:: Input ::

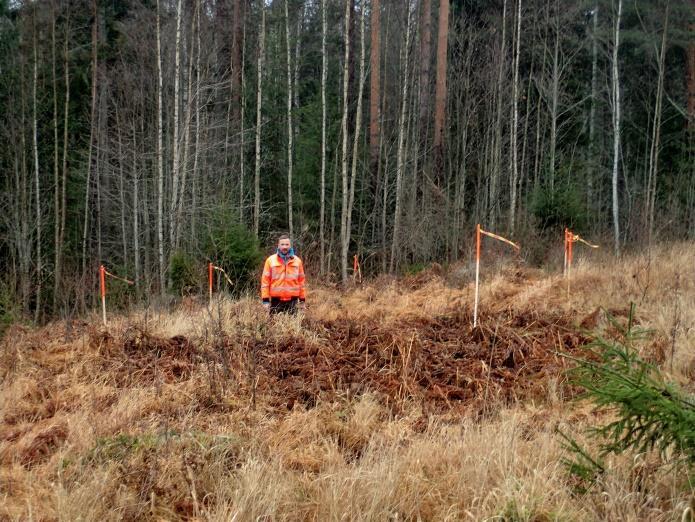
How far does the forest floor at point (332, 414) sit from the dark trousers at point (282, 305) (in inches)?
12.8

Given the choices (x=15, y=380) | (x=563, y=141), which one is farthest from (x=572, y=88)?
(x=15, y=380)

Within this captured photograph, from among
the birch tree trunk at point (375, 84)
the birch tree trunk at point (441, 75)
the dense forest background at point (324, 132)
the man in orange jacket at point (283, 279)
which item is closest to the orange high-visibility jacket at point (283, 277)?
the man in orange jacket at point (283, 279)

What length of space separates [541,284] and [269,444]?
6958 millimetres

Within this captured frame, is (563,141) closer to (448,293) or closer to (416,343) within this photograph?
(448,293)

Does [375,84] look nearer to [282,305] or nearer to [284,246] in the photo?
[284,246]

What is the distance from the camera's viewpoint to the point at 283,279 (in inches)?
343

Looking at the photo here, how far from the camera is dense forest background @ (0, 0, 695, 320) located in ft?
58.5

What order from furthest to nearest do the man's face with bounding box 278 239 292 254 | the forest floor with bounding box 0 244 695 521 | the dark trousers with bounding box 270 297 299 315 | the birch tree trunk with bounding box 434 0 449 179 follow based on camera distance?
the birch tree trunk with bounding box 434 0 449 179
the dark trousers with bounding box 270 297 299 315
the man's face with bounding box 278 239 292 254
the forest floor with bounding box 0 244 695 521

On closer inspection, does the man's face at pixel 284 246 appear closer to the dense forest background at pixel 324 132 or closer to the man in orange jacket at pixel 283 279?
the man in orange jacket at pixel 283 279

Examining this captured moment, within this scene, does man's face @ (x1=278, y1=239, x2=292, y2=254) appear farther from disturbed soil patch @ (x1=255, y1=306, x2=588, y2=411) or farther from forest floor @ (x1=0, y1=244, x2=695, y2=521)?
disturbed soil patch @ (x1=255, y1=306, x2=588, y2=411)

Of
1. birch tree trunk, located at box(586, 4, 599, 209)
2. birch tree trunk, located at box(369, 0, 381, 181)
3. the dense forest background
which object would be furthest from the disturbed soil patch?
birch tree trunk, located at box(586, 4, 599, 209)

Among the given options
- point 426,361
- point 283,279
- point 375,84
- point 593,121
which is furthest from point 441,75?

:::

## Exercise instructions
Rewrite every row above with "wooded background" substituted for "dense forest background" and nothing else changed, leaving the pictures out.

## Output
How far does the forest floor at point (332, 414) sit from the dark trousers at point (282, 305) (in inches)?
12.8

Given the choices (x=15, y=380) | (x=563, y=141), which one is farthest from (x=572, y=88)?
(x=15, y=380)

Within this captured photograph, from among
the birch tree trunk at point (375, 84)
the birch tree trunk at point (441, 75)
the wooded background at point (324, 132)
the man in orange jacket at point (283, 279)
which item is closest to the orange high-visibility jacket at point (283, 277)?
the man in orange jacket at point (283, 279)

What length of space separates [541,284] and [269,444]?
6958 millimetres

Within this captured frame, is (563,141) closer to (448,293) or closer to (416,343) within this photograph?
(448,293)

Does [375,84] look nearer to [282,305] or nearer to [284,246] in the photo?
[284,246]

What is the distance from the camera's viewpoint to the point at 283,279 (in inches)?
343

Looking at the photo here, how far from the camera is wooded background @ (0, 0, 695, 320) located in ft?
58.5

What order from furthest to nearest do the man's face with bounding box 278 239 292 254 | the forest floor with bounding box 0 244 695 521 | the dark trousers with bounding box 270 297 299 315 | the birch tree trunk with bounding box 434 0 449 179 follow based on camera distance?
the birch tree trunk with bounding box 434 0 449 179
the dark trousers with bounding box 270 297 299 315
the man's face with bounding box 278 239 292 254
the forest floor with bounding box 0 244 695 521

On closer inspection, does the man's face at pixel 284 246 appear closer to the wooded background at pixel 324 132 or closer to the man in orange jacket at pixel 283 279?
the man in orange jacket at pixel 283 279

Examining this captured moment, within this scene, does man's face @ (x1=278, y1=239, x2=292, y2=254) appear farther from disturbed soil patch @ (x1=255, y1=306, x2=588, y2=411) or farther from forest floor @ (x1=0, y1=244, x2=695, y2=521)?
disturbed soil patch @ (x1=255, y1=306, x2=588, y2=411)

Of
1. birch tree trunk, located at box(586, 4, 599, 209)
2. birch tree trunk, located at box(369, 0, 381, 181)
3. the wooded background
which object would be furthest from the disturbed soil patch?
birch tree trunk, located at box(586, 4, 599, 209)

Among the given options
- point 426,361
- point 283,279
- point 375,84
- point 593,121
which is furthest from point 441,75?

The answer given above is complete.